Are we adopting AI scribes based on… vibes?
Stat
A commentary on a JAMA paper: AI scribes save around 15 minutes of “after hours” time a day, but with wildly different clinician experience. Some trust it, some need to review and edit a lot. “The only ways to reconcile these two different experiences are: 1) The clinicians have different definitions of what’s acceptably accurate, 2) The AI tool is performing differently for different people, or 3) Some clinicians are checking the output carefully and some are not. To me, either of those latter two (very likely) explanations are alarming and show the need for studies looking at the accuracy of the output of AI scribes, not just whether physicians and patients are happier using the tool.”
How plants are able to remember stress without a brain
The Conversation
Just fascinating: epigenetic modifications keep plants primed so they can quickly respond to stressors; and using the soil as an external memory. Part of The Conversation’s “Plant Curious” series.
Heritable Agriculture, a Google spinout, is bringing AI to crop breeding
The Economist
Computational plant breeding: “Once the desired genetics for a given environment have been determined, a different model determines the quickest breeding path to take to reach those genetics, based on the plants available to a given breeder. […] Heritable’s co-founder, says the firm’s system can breed a crop with the right genetics to achieve a desired trait in just one year.”
How evolution builds genes from scratch
Nature
“Conventional wisdom was that new genes tended to arise when existing ones are accidentally duplicated, blended with others or broken up, but some researchers now think that de novo genes [from non-coding regions] could be quite common: some studies suggest at least one-tenth of genes could be made in this way; others estimate that more genes could emerge de novo than from gene duplication.”
The Scientific Fight Over Whether Aging Is a Disease
WSJ
“He’d prefer to think of aging as a risk factor for diseases. That’s similar to how we think of high cholesterol, he notes, which isn’t typically considered a disease in and of itself.

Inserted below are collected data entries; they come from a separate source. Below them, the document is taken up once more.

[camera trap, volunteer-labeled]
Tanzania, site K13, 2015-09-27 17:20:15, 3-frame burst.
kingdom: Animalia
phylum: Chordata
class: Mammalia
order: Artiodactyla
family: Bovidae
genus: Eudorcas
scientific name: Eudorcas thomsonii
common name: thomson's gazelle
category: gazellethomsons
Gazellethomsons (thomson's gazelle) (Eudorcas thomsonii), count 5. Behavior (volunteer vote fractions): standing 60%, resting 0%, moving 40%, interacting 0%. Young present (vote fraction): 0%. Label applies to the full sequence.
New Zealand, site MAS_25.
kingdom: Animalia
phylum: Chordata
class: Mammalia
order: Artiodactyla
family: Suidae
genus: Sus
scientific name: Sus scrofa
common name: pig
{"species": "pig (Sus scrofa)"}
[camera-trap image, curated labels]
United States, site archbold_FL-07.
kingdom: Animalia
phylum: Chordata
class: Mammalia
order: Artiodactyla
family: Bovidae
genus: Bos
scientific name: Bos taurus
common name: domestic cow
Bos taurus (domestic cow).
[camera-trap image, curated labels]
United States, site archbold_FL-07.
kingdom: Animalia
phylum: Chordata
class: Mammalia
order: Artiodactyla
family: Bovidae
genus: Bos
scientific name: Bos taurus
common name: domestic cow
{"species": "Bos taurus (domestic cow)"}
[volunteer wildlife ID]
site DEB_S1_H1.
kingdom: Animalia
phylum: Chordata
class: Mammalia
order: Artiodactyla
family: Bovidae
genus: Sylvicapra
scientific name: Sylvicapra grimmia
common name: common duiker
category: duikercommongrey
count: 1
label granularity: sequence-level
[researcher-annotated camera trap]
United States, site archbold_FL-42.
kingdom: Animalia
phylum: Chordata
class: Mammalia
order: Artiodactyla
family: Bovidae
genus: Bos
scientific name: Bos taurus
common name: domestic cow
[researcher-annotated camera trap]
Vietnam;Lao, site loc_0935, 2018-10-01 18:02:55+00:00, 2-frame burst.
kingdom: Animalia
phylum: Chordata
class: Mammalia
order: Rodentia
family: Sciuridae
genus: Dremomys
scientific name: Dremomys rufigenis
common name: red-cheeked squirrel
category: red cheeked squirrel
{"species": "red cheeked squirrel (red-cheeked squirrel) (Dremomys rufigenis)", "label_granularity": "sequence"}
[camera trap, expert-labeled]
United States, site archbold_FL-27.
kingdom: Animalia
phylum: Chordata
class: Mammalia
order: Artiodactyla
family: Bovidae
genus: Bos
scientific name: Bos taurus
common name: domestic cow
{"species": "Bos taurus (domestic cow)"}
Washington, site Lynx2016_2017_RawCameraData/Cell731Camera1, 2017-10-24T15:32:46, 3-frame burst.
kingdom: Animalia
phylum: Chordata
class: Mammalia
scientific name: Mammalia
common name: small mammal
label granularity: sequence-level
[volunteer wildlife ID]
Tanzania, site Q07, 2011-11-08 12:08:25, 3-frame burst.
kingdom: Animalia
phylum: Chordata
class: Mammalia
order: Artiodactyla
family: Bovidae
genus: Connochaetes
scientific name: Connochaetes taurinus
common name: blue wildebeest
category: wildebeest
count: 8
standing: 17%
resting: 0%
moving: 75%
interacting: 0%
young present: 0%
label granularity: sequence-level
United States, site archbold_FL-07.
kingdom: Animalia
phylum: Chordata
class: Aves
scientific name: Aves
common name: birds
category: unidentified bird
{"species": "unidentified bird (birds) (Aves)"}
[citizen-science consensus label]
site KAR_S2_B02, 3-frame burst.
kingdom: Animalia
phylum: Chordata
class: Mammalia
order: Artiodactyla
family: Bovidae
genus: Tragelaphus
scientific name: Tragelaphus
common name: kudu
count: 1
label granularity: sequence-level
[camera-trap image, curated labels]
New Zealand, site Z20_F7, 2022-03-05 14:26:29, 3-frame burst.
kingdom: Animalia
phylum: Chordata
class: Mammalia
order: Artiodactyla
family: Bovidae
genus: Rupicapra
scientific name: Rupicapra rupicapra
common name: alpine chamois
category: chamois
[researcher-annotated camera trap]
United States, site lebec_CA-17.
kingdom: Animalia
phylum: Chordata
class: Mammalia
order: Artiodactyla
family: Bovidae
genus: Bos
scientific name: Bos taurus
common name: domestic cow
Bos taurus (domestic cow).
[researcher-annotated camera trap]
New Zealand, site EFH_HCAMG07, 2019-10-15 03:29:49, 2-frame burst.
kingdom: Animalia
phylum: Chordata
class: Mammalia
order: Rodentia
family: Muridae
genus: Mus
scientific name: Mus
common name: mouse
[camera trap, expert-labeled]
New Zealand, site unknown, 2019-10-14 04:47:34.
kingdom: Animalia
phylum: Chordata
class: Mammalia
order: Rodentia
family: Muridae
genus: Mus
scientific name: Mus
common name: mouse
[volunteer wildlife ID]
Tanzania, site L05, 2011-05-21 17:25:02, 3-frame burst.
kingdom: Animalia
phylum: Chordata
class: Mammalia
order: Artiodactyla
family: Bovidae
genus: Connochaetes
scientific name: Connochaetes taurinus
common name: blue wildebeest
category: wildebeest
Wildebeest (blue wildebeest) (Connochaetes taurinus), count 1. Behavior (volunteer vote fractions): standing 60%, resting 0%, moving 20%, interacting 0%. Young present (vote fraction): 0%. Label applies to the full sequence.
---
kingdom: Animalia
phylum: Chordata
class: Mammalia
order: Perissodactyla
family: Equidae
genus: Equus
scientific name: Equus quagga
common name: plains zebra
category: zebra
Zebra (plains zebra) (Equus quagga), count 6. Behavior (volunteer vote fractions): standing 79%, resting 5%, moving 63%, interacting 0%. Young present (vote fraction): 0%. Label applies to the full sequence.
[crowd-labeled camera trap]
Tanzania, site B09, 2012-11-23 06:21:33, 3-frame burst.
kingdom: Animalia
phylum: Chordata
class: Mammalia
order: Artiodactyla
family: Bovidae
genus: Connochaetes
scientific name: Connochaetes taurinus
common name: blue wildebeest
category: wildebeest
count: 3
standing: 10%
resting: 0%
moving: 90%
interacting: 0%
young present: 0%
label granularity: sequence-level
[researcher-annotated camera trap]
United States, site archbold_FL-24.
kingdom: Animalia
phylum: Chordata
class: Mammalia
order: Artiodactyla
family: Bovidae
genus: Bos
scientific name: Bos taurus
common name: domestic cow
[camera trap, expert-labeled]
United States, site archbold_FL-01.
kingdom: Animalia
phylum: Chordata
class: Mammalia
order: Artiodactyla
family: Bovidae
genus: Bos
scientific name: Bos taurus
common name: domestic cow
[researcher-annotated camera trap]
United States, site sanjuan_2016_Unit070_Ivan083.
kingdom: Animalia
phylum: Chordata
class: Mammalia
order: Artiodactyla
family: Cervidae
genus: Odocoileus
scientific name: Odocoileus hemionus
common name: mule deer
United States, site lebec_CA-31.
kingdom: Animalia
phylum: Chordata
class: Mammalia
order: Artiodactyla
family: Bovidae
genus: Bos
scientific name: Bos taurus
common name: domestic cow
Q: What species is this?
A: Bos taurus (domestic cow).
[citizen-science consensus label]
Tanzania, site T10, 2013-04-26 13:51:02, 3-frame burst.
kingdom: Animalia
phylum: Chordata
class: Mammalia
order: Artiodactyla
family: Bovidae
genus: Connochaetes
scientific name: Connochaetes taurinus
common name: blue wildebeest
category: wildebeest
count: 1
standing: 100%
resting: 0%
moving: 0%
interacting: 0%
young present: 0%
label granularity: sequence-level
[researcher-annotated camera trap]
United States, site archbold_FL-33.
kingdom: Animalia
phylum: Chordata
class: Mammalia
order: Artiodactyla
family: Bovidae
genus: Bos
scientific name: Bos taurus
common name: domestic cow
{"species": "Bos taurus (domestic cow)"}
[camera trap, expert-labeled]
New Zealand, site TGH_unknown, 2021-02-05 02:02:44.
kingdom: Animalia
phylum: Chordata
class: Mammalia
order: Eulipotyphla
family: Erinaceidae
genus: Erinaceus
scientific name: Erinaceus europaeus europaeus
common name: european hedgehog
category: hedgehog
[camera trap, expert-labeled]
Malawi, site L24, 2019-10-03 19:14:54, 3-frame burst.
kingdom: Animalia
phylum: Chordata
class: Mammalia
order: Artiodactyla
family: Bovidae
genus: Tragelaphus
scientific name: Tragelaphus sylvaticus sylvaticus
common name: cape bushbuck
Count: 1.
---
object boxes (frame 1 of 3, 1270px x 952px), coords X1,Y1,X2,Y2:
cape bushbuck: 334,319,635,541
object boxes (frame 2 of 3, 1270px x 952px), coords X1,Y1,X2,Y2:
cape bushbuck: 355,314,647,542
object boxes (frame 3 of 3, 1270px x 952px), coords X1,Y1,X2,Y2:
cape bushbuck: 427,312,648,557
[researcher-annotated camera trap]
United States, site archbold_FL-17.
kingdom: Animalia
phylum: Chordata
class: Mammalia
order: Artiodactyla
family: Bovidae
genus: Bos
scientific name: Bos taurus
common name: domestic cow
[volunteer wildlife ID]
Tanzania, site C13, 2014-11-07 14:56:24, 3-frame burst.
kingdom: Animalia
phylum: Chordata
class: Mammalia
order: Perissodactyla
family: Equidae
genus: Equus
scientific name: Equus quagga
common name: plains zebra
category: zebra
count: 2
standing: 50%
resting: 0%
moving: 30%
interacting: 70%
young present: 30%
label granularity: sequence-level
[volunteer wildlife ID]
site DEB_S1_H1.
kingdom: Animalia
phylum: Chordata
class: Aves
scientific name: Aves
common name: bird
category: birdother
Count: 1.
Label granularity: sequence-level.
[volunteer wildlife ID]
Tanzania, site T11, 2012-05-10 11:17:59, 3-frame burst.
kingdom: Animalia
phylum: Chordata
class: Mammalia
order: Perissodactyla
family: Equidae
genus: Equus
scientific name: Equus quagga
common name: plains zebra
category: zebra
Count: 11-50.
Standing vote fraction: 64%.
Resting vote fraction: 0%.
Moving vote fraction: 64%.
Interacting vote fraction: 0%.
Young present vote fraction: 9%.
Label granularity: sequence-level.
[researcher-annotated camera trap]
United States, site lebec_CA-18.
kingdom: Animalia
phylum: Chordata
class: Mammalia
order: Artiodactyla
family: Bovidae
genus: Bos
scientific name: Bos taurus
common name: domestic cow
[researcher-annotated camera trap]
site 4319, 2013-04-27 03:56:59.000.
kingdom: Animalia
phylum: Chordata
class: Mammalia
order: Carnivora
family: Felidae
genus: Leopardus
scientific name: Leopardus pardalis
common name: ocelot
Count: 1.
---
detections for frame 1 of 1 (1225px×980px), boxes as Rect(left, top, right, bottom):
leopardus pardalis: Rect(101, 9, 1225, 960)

Instead, it’s viewed as a risk factor for heart disease and can be treated with statins.”
Scientists flock to DeepSeek: how they’re using the blockbuster AI model
Nature
In summary: Low cost and freely available weights has lead to more LLM use and fine tuning for research projects.
Run LLMs on macOS using llm-mlx and Apple’s MLX framework
Simon Willison
Works for me.
Tour of Rust's Standard Library Traits
“pretzelhammer” (if that is their real name)
Much of this may be covered elsewhere, but it’s great to see a single long page giving a comprehensive guide to the Rust traits system.
Guidance to simplify medtech procurement to launch in 2025
Digital Health
The UK may move away from a pure cost saving assessment to one that takes other factors into account: “Value-based procurement (VBP) is a procurement approach that delivers a reduction in the whole life costs of healthcare where value can be created from financial, efficiency, patient, and environmental benefits.”
Accelerating scientific breakthroughs with an AI co-scientist
Google
Google feels like a good starting point for this: big internet search index, including Google Scholar.